Satya Nadella (Microsoft Chairman and CEO) and Marc Benioff (Chair & CEO at Salesforce) declared 2025 as the year of Agentic AI. While the autonomous decision-making characteristics of an AI Agent unleashes its creativity, it also renders these decisions to be unpredictable.
In this blog post, we introduce the FAIR-CAM “controls physiology”standard and show how to apply the model to understand the risk dynamics between AI Agents and their human users. We will discuss an Open Banking use case to demonstrate this dynamic risk modelling approach.
Denny Wan is Co-Chair of the Sydney Chapter of the FAIR Institute, a member of the Standards and TPRM Work Groups, CI-ISAC Australia Ambassador for Cyber Threat-Led/Informed Risk Measurement, and host of the Reasonable Security podcast.
Operationalizing the FAIR Framework for Cyber Risk Management
As cybersecurity leaders face an increasingly complex risk landscape where the stakes—financial, operational, and regulatory—continue to climb, there is an urgency to concretely understand the causal effects between controls and consistently measure the expected financial losses.
The FAIR Framework – including the FAIR™ Model, FAIR Controls Analytics Model (FAIR-CAM™), and FAIR Materiality Assessment Model (FAIR-MAM™) – is a blueprint for addressing these business challenges. Together, these standards enable organizations to assess cyber risks in financial terms, evaluate the effectiveness of controls, and analyze potential losses with greater precision and reliability.
The FAIR Model serves as the foundational structure by breaking down risk into Loss Event Frequency and Loss Magnitude, while FAIR-CAM builds on this by detailing the impact of controls on risk factors. FAIR-MAM adds depth by providing a detailed taxonomy for analyzing Loss Magnitude and aligning risk management practices with regulatory requirements and organizational priorities.
A Cyber Risk Management System (CRMS) is fundamental for operationalizing these risk management processes.
The FAIR Framework architecture
What Is Agentic AI?
Nadella and Benioff drew attention to the rise of Agentic AI in their recent podcasts, “Satya Nadella | BG2 w/ Bill Gurley & Brad Gerstner” and “Why Salesforce Isn't Hiring Software Engineers” respectively. Marc explained that his total engineering team will grow through the deployment of AI Agent software engineers without hiring additional human software engineers. In fact, Marc has doubled down his effort in the AgentForce World Tour globally since November, 2024.
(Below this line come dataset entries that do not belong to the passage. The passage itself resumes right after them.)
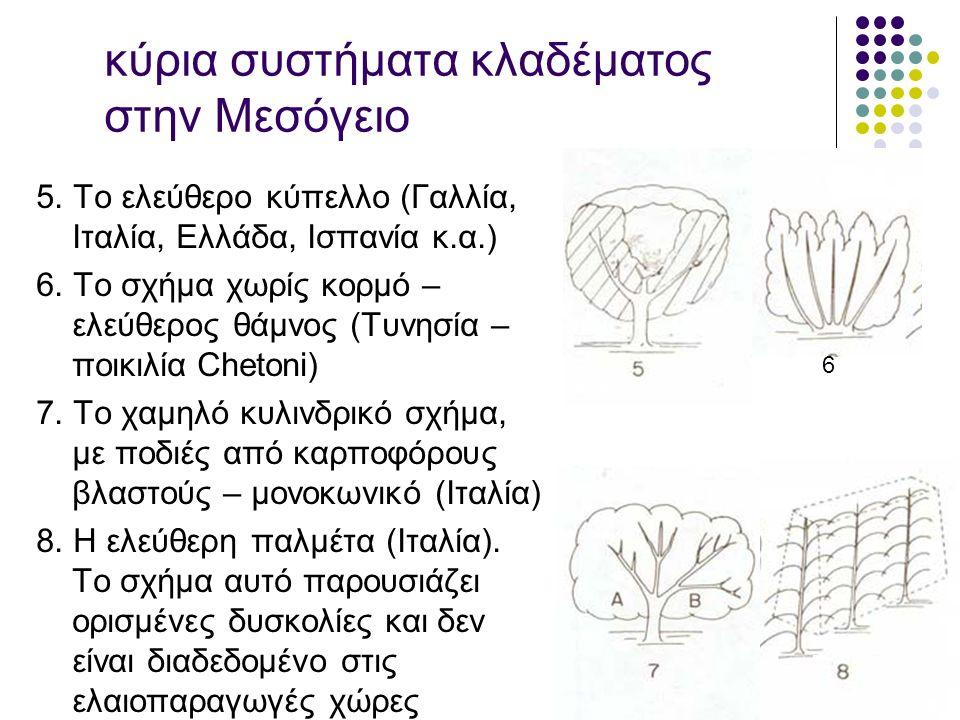 κύρια συστήματα κλαδέματος στην Μεσόγειο 5.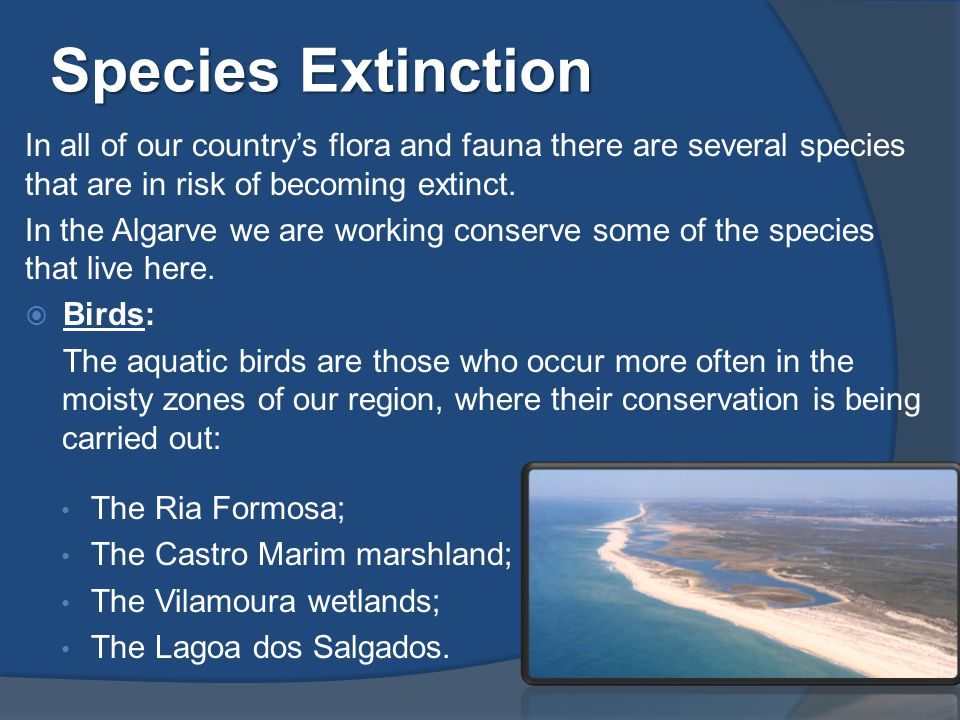 Species Extinction In all of our country's flora and fauna there are several species that are in risk of becoming extinct.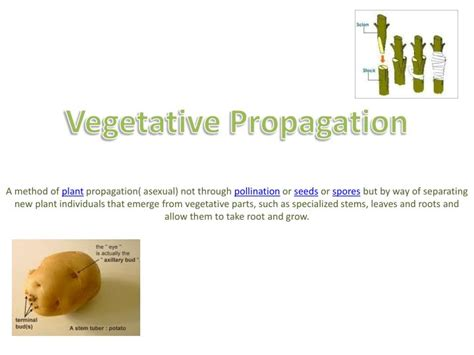 exles of vegetative propagation by roots ppt vegetative propagation powerpoint presentation id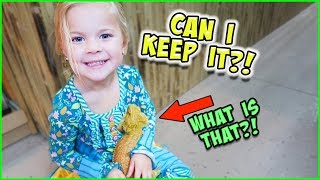 WE GET A REAL BEARDED DRAGON!!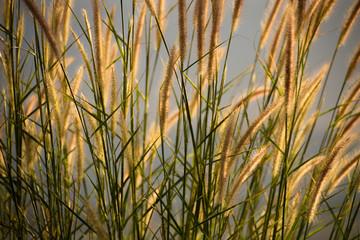 Rim light of golden grass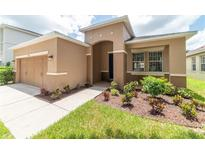 View 11244 Running Pine Dr Riverview FL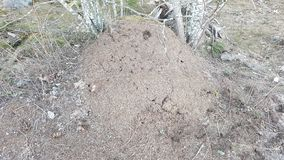 Red Ant Hill stock images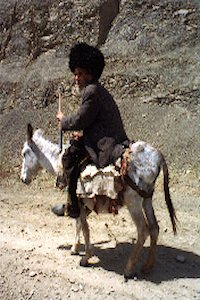 p-turkmen-on-horse
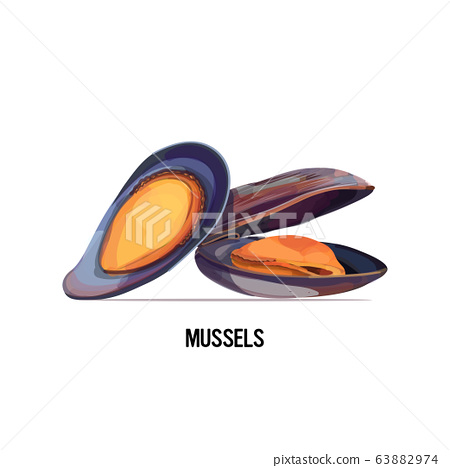 delicious seafood mussels in shell isolated on white background 63882974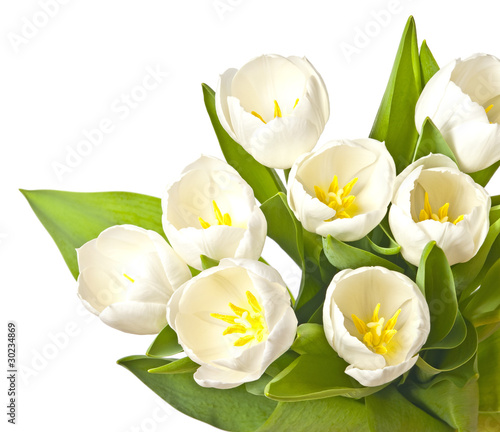 Wall Murals Magnolia spring flowers - white tulips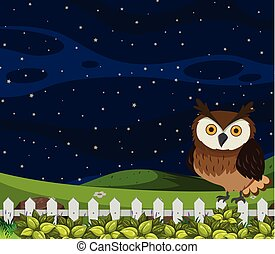 Owl at night scene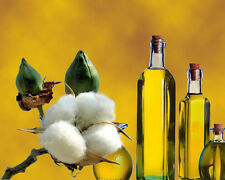 Cottonseed Oil - USP - multiple sizes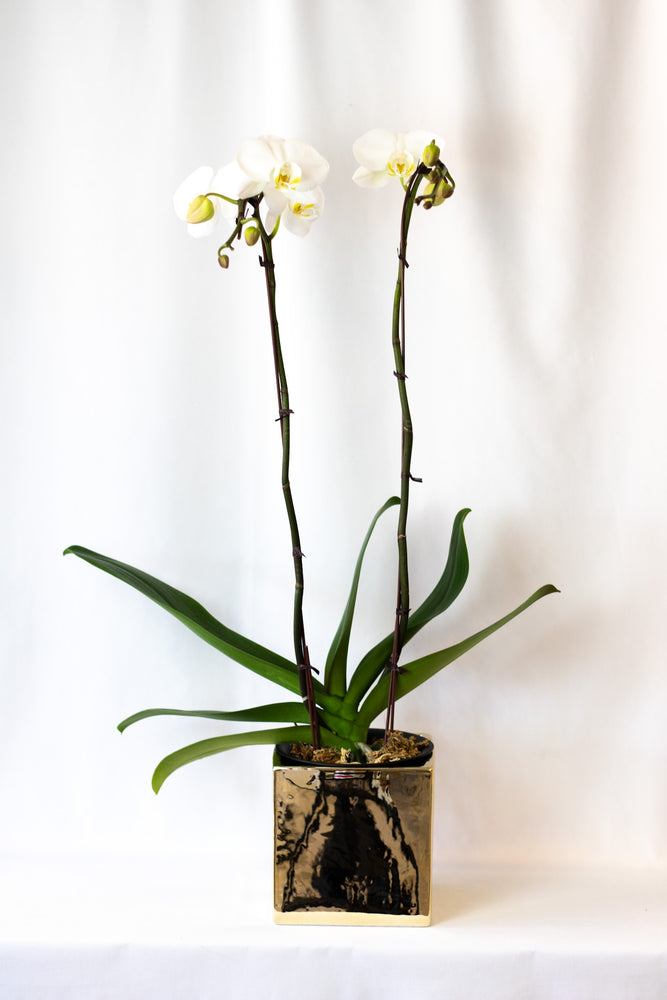Orchids In Gold Planter House of Fiori Vancouver Studio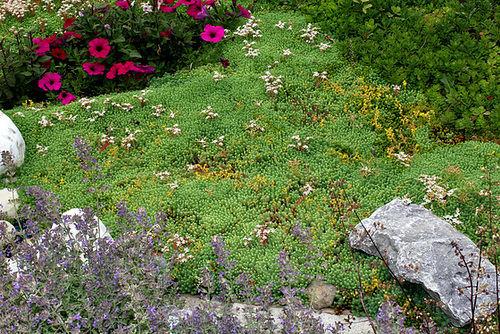 Sedum à identifier-Le Jardin bijou de Loulou de la Falaise (14)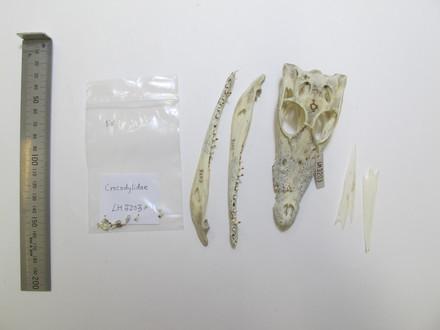 Crocodylia/Reptilia/Vertebrata/Chordata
His view is similar to Satya who believes the SaaS (Software as a Service) format will be replaced by AI Agents. Unlike SaaS which has defined features and user interface, AI Agents can be customized for any workflow without imposing on business workflows to fit in with the SaaS design.
Agentic AI takes advantage of the analytical power of a GenAI Large Language Model (LLM) to adapt to changing environments and events. AI Agents optimize decision-making processes according to the business rules encoded in them.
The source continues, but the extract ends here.